The new study, however, serves as a "strong building block" in favor of the argument that statins are associated with a reduced risk for developing Alzheimer's disease, said Petersen, of the Mayo Clinic.
"If somebody asks, 'Should I be taking a statin to prevent Alzheimer's disease?' I would say, 'Well, there are some data that indicate that, but I would rather have you take your statin if your primary physician says you need it for vascular purposes,' " Petersen said.
"There's a fair amount of literature now indicating that hypertension, particularly in midlife; obesity, particularly in midlife; smoking (and) diabetes are all risk factors for dementia, as well as they are for vascular disease and heart disease," he said. "So, we've certainly tried to make a case that taking care of yourself from a vascular perspective may have spillover benefits for the likelihood of your developing dementia or particularly Alzheimer's disease."
The association between lowered cholesterol with statin use and a reduced Alzheimer's disease risk seems to support the notion that "what's good for the heart is good for the brain," said Dr.
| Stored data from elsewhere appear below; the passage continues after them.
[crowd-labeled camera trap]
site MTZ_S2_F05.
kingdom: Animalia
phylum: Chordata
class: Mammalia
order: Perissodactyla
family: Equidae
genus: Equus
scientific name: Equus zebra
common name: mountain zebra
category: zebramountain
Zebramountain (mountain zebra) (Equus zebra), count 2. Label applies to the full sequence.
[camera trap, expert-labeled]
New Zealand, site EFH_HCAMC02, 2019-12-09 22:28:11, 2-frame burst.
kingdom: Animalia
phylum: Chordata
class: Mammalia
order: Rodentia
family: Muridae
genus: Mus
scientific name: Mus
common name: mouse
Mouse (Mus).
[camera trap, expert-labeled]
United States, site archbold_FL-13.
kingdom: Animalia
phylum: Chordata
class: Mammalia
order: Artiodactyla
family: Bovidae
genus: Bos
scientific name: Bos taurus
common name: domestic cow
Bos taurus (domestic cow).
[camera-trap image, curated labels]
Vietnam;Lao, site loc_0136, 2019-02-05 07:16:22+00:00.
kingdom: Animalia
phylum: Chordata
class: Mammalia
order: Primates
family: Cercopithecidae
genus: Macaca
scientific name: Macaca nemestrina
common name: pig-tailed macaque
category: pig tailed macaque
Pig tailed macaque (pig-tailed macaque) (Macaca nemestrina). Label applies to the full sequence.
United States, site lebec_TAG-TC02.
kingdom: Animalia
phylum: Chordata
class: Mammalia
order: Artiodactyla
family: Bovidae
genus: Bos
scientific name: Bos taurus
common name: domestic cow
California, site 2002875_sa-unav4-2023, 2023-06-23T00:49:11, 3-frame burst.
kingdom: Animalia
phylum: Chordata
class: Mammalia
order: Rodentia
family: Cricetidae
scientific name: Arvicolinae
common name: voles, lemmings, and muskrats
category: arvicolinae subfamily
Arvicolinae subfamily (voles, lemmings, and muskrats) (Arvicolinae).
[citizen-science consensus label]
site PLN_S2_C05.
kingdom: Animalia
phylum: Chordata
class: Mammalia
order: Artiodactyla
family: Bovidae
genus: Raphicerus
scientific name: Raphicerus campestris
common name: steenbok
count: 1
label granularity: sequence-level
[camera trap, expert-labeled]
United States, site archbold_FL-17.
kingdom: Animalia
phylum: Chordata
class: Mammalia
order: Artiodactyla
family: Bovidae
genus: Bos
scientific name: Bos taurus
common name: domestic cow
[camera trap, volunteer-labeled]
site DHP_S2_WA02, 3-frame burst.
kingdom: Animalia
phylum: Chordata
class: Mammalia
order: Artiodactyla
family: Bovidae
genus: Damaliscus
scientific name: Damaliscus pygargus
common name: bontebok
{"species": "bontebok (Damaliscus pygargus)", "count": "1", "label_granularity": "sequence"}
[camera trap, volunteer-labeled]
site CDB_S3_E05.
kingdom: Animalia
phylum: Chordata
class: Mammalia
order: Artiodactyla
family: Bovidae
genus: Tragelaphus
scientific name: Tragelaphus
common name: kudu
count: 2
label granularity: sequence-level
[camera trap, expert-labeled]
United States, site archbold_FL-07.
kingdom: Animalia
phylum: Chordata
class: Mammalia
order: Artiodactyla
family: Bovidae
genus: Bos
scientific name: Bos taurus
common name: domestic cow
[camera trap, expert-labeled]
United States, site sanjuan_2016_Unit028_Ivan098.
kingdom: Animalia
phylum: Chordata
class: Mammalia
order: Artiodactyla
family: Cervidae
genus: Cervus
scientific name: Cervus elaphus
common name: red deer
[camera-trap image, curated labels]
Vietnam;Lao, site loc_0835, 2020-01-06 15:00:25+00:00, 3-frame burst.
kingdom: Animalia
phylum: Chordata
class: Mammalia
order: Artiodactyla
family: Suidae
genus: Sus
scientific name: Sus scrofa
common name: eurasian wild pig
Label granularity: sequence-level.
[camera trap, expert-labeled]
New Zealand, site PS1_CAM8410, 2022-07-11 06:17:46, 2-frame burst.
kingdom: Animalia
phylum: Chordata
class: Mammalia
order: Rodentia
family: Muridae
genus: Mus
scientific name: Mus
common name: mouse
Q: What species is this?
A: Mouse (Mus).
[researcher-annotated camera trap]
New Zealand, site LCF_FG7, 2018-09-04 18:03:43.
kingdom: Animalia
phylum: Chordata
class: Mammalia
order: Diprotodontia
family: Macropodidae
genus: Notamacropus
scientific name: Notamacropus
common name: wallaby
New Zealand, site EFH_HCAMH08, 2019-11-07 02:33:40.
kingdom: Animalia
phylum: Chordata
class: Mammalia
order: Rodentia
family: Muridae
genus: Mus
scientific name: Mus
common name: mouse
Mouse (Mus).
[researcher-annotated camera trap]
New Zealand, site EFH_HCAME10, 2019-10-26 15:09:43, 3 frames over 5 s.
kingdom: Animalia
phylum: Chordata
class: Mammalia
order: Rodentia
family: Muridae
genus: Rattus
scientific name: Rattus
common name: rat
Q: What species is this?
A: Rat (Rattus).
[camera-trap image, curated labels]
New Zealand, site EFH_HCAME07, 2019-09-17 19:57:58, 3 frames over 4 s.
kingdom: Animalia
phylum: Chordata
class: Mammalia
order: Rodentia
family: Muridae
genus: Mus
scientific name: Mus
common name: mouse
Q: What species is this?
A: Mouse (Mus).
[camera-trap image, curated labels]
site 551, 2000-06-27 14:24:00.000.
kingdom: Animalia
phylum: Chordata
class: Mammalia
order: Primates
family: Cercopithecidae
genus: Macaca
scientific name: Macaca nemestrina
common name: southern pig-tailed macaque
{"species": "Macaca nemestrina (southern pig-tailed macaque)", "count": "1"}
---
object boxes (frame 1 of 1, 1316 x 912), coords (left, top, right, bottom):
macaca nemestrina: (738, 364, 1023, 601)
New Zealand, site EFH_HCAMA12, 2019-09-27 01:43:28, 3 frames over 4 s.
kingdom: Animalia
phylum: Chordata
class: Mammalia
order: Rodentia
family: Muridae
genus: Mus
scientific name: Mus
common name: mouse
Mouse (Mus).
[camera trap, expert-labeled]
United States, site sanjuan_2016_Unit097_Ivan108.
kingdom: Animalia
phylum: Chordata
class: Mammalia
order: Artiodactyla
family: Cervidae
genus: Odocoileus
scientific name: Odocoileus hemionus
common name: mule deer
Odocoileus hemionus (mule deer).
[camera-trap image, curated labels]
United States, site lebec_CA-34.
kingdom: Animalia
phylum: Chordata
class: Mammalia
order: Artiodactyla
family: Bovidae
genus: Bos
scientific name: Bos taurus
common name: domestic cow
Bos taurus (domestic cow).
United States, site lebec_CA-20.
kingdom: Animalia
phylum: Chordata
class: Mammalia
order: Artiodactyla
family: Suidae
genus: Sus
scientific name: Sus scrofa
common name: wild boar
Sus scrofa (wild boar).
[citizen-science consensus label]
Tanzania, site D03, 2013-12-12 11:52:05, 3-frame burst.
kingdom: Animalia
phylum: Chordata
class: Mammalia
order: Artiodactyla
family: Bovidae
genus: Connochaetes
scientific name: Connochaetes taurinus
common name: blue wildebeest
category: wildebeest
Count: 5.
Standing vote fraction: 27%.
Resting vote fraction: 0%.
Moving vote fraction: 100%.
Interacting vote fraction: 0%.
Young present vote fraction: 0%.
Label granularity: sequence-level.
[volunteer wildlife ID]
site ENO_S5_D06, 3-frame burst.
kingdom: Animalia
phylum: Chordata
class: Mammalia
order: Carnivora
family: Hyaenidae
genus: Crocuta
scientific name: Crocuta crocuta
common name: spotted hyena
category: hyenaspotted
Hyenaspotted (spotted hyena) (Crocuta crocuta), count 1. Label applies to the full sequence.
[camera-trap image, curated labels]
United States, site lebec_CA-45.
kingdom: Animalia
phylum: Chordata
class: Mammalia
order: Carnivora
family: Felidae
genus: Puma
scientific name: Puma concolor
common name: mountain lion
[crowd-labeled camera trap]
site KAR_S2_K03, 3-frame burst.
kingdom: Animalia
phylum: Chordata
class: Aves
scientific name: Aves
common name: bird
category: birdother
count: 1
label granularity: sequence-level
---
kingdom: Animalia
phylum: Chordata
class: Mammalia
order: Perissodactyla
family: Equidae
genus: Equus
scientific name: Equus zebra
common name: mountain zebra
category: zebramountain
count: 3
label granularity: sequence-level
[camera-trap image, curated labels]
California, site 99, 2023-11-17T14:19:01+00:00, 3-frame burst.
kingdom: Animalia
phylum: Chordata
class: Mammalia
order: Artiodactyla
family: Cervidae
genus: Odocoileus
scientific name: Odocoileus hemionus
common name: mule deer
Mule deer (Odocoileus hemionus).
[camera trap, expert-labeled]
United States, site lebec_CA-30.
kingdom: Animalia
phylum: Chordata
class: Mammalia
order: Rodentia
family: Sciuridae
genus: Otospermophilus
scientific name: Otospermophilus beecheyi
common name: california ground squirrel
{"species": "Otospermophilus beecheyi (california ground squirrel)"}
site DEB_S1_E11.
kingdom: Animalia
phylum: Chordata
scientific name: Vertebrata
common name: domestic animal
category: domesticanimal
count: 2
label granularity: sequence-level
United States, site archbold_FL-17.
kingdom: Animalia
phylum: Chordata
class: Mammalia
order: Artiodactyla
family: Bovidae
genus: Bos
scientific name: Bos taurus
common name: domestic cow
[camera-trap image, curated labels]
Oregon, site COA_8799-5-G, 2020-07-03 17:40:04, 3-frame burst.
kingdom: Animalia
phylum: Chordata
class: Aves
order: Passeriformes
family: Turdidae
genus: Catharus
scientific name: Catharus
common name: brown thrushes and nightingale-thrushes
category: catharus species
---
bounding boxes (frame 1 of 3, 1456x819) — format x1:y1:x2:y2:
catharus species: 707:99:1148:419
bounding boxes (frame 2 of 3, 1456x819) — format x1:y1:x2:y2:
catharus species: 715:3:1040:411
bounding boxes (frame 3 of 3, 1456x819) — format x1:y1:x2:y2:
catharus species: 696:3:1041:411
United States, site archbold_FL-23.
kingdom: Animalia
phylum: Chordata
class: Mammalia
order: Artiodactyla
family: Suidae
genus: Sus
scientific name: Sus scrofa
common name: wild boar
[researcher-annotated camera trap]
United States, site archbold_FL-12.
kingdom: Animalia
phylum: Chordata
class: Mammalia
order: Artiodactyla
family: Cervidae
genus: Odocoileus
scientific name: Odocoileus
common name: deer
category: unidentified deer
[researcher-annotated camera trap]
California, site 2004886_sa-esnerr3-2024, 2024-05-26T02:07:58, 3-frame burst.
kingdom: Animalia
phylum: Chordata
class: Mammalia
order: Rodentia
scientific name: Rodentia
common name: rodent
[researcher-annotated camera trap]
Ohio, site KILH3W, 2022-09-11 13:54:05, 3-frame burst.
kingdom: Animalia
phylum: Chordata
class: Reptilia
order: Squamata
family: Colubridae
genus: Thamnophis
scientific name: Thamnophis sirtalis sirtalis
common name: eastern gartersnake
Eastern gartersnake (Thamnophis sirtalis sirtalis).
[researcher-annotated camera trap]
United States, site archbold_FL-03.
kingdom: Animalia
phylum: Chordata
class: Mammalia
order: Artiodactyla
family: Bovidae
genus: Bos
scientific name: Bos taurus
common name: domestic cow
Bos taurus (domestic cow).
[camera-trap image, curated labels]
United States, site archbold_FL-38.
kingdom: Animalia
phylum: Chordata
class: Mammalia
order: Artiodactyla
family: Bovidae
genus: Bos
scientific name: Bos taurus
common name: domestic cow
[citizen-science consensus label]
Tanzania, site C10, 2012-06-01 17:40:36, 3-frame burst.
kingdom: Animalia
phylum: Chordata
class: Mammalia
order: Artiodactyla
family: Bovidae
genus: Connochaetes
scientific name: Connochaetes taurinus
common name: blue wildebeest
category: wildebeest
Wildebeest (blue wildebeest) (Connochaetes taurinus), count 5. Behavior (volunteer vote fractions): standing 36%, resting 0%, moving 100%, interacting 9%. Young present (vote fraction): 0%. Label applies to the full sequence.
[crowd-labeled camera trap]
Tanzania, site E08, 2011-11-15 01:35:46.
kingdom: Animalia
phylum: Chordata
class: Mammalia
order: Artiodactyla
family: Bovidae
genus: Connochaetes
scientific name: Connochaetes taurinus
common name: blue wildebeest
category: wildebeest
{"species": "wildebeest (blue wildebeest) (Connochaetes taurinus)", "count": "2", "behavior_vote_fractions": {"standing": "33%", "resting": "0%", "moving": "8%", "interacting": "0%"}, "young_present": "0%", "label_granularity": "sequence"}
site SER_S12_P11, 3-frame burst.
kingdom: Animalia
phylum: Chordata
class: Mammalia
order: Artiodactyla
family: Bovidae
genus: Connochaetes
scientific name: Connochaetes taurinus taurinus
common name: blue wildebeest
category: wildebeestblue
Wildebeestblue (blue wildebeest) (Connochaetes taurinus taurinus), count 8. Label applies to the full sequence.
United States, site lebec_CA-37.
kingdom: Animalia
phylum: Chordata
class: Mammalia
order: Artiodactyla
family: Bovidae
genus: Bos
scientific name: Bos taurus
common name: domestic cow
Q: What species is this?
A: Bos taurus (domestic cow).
Rudolph Tanzi, director of the Genetics and Aging Research Unit in the MassGeneral Institute of Neurodegenerative Diseases at Massachusetts General Hospital.
Hydrophilic statins, which don't cross the blood-brain barrier, still showed an association with reduced risk in the new study, which seems to suggest that a reduced risk may not stem solely from cholesterol levels in the brain but in the body as a whole. Statins may decrease not only cholesterol but also oxidative stress and inflammation.
"By just having a healthier heart and a healthier cardiovascular system -- meaning not just statins but exercise and diet and the like -- the message is the same, what's good for the heart is good for the brain, and I think this reinforces that," Tanzi said.
"I think this also relates to earlier findings this year that showed that Alzheimer's incidence has started to go down," he said. "We're getting older, so prevalence is going to go up. In other words, the number of cases is going to go up, because we're growing older ... but the fact that incidence, the percent of people getting it, is going down suggests that that's because we're living in a healthier way."